Start of Given data
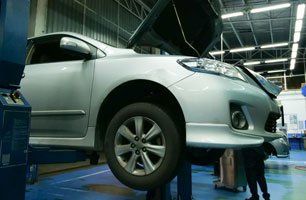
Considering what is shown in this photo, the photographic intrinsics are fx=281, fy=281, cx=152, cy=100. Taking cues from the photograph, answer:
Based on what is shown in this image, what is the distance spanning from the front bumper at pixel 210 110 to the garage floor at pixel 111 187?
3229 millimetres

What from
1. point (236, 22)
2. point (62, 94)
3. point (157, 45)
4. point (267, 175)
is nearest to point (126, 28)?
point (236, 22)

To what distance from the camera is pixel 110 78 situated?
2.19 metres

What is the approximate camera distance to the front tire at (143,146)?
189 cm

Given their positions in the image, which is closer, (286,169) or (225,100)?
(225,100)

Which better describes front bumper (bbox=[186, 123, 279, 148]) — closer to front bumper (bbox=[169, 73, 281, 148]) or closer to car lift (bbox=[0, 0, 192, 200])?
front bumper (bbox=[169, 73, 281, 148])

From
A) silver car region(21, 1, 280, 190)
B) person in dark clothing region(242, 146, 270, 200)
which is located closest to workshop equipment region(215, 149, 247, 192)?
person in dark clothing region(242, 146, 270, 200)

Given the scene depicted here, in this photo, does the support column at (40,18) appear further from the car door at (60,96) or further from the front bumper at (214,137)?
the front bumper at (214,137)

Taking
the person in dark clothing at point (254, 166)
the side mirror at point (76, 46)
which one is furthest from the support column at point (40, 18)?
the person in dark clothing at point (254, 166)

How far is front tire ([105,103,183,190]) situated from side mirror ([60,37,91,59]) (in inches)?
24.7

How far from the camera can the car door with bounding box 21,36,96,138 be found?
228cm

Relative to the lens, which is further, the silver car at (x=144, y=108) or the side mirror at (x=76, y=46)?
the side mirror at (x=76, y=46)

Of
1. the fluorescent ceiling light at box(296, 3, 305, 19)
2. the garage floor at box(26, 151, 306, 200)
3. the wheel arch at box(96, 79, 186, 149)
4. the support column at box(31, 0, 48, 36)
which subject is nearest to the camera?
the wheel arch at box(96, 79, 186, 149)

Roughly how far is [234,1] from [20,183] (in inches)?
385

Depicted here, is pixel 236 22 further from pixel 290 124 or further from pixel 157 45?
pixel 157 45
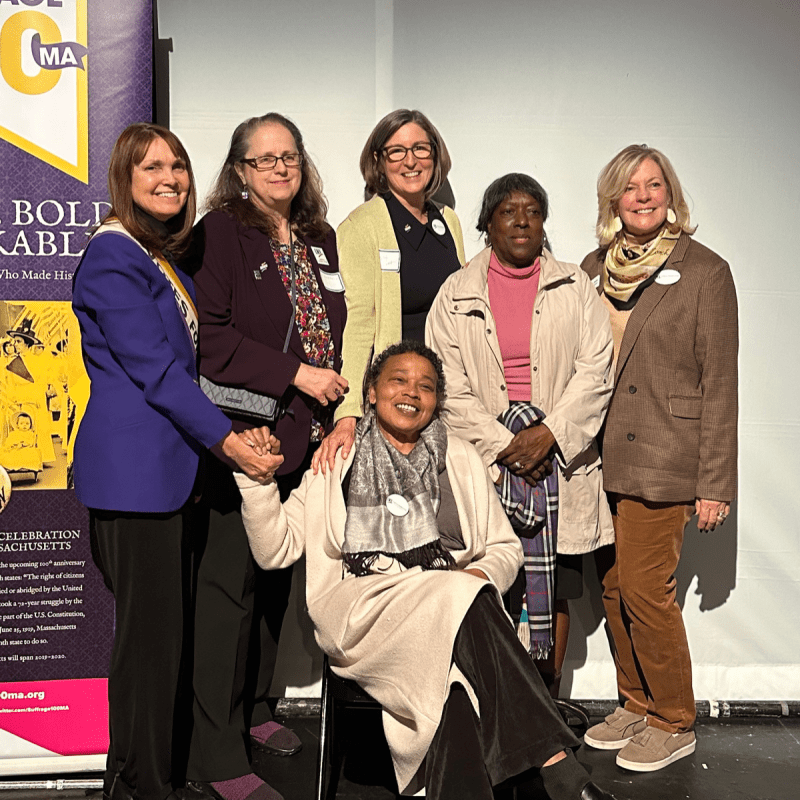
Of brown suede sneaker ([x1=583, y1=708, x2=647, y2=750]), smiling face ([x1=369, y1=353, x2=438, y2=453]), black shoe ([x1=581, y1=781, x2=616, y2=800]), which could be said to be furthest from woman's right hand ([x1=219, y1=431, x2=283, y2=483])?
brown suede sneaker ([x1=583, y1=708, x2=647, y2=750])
End of Given data
# [What you will do]
Please express the items between the line holding "Depicted here, is" and the end of the items, inclusive, as a two-column CSV with the columns "item" and "answer". Write one row per item, put each field in quotation marks with line breaks turned into spaces, and leave the pictures out.

# [Task response]
item,answer
"Depicted here, is pixel 236 22 further from pixel 290 124 or further from pixel 157 45?","pixel 157 45"
"Of brown suede sneaker ([x1=583, y1=708, x2=647, y2=750]), smiling face ([x1=369, y1=353, x2=438, y2=453]), black shoe ([x1=581, y1=781, x2=616, y2=800]), which could be said to be furthest from woman's right hand ([x1=219, y1=431, x2=283, y2=483])?","brown suede sneaker ([x1=583, y1=708, x2=647, y2=750])"